■ **TASK PROMPT**
Copy every line of the records below word for word, leaving out the pictures.

■ **Data entries**

────────

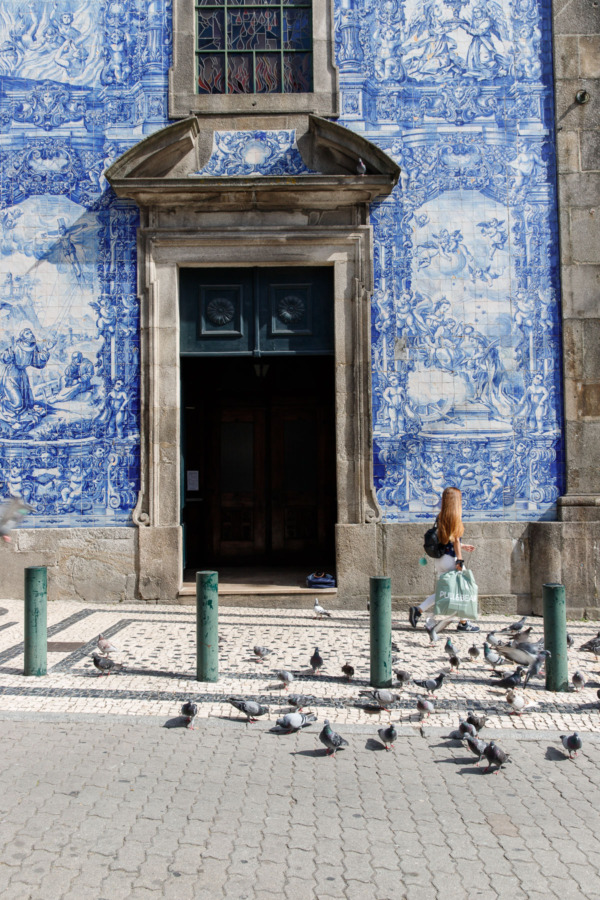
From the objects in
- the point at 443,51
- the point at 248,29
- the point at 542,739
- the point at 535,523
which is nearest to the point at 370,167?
the point at 443,51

────────

■ **EXERCISE OUTPUT**
From the objects in
- the point at 443,51
- the point at 248,29
- the point at 542,739
- the point at 535,523
which is nearest to the point at 370,167?
the point at 443,51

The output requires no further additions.